FWIW, I see that Kevin Drum agrees with me. First he quotes Jeremy Scahill:
Let’s be clear here: This is a complete and total sellout to the interests of the insurance lobby by the Obama administration. This is, as Michael Moore has said, a complete victory for the ultra-capitalists.
Drum disagrees. In his opinion, the bill is
not only an enormous first step forward, but the only way to make that first step. A government-run single-payer solution was never even remotely politically plausible, and anyone who insisted on jettisoning our current framework of private insurers as a condition of reforming healthcare would never get any serious reform passed. End of story.
[…]
As for the private insurance industry, I’ll make a prediction: within 20 years it will be gone in all but name. Either the federal government will fund the vast majority of health insurance, or else private insurers will essentially be regulated utilities, as they are in Germany or the Netherlands. This bill is the beginning of the end for all of them.
On the latter point: Jonathan Bernstein agrees that the Affordable Care Act is merely a first step. The public option that Aaron argued for in the comment section of my previous post? It may arrive in the near future:
I think the public option is going to be a major plank of future (including 2010) Democratic campaigns, and is likely to become law in the not-distant future. Short version of the argument: liberals really love it, it polls well [as Aaron pointed out] and so candidates are unlikely to believe that it will hurt them, and it can be passed through a future reconciliation bill (and it scores well, so it can be used to “pay” for higher subsidy levels, or unrelated items, or even deficit reduction).
I think there’s going to be a lot of pressure from liberals to add a public option through reconciliation in the next Congress, if Democrats still have the majority, and if it doesn’t happen then I do think Obama is likely to campaign for it in 2012.
President Obama? Would he really campaign on the public option?
According to xpostfactoid, President Obama is an incremental reformer with a comprehensive soul. Again: fundamental change by degrees is what he’s after. xpostfactoid quotes the President:
The ship of state is an ocean liner; it’s not a speed boat.
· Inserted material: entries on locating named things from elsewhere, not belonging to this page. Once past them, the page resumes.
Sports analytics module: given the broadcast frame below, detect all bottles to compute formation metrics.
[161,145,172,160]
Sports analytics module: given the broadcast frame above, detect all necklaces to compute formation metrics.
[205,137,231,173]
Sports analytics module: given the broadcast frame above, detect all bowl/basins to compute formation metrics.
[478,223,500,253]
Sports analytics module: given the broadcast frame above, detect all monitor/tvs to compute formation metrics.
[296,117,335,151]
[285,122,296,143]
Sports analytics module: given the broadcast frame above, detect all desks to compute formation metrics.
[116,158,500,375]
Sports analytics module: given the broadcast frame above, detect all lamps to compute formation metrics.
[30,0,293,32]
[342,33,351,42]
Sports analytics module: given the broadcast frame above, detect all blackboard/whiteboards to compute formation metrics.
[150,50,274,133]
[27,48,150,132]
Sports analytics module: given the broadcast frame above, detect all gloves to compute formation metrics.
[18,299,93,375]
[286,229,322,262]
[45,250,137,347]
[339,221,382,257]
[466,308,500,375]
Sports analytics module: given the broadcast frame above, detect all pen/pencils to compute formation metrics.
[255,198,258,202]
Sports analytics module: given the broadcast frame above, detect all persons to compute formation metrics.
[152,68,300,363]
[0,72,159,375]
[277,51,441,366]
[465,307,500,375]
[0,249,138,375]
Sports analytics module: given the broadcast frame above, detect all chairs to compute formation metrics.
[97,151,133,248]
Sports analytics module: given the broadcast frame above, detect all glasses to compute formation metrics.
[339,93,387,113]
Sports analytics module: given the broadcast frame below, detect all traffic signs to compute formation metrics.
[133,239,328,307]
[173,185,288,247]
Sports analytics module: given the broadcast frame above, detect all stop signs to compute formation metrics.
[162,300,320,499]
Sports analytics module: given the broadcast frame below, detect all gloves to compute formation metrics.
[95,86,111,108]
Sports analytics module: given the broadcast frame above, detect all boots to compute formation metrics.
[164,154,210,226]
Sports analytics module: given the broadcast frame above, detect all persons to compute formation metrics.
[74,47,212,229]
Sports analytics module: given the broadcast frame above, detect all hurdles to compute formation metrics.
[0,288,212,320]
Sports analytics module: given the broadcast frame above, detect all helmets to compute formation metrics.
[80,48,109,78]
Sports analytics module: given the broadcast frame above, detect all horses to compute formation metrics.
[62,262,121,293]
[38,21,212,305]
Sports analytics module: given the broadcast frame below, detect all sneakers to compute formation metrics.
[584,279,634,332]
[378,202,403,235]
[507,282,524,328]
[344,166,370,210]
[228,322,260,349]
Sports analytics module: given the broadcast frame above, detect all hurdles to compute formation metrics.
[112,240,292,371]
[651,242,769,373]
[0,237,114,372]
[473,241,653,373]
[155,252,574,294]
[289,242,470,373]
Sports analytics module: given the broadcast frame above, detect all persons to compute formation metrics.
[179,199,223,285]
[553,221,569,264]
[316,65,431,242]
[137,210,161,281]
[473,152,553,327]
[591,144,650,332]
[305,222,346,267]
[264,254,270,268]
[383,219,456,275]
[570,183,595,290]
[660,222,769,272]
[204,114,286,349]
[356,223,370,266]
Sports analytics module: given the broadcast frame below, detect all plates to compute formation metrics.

And so the way we are constantly thinking about this issue of how to bring about the changes that the American people need is to — is to say, if we can move this big battleship a few degrees in a different direction, we may not see all the consequences of that change a week from now or three months from now, but 10 years from now, or 20 years from now, our kids will be able to look back and say that was when we started getting serious about clean energy, that’s when health care started to become more efficient and affordable, that’s when we became serious about raising our standards in education.